The Perl Toolchain Summit needs more sponsors. If your company depends on Perl, please support this very important event.

NAME

Twitter::API::Trait::RetryOnError - Automatically retry API calls on error

VERSION

version 0.0113

SYNOPSIS

    use Twitter::API;

    my $client = Twitter::API->new_with_options(
        traits => [ qw/ApiMethods RetryOnError/ ],
        %other_optons
    );

    my $statuses = $client->home_timeline;

DESCRIPTION

With this trait applied, Twitter::API automatically retries API calls that result in an HTTP status code of 500 or greater. These errors often indicate a temporary problem, either on Twitter's end, locally, or somewhere in between. By default, it retries up to 5 times. The initial retry is delayed by 250ms. Additional retries double the delay time until the maximum delay is reached (default: 4 seconds). Twitter::API throws a Twitter::API::Error exception when it receives a permanent error (HTTP status code below 500), or the maximum number of retries has been reached.

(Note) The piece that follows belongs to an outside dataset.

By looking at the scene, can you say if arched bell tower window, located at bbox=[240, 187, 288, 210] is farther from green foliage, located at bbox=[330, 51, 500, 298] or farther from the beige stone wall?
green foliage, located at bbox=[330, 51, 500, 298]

For non-blocking applications, set a suitable retry_delay_code callback. This attribute can also be used to provided retry logging.

ATTRIBUTES

initial_retry_delay

Amount of time to delay before the initial retry. Specified in fractional seconds. Default: 0.25 (250ms).

max_retry_delay

Maximum delay between retries, specified in fractional seconds. Default: 4.0.

retry_delay_multiplier

After the initial delay, the delay time is multiplied by this factor to progressively back off allowing more time for the transient condition to resolve. However, the delay never exceeds max_retry_delay. Default: 2.0.

max_retries

Maximum number of times to retry on error. Default: 5.

retry_delay_code

A coderef, called to implement a delay. It takes a single parameter, the number of seconds to delay. E.g., 0.25. The default implementation is simply:

    sub { Time::HiRes::sleep(shift) }

AUTHOR

Marc Mims <marc@questright.com>

COPYRIGHT AND LICENSE

This software is copyright (c) 2015-2016 by Marc Mims.

This is free software; you can redistribute it and/or modify it under the same terms as the Perl 5 programming language system itself.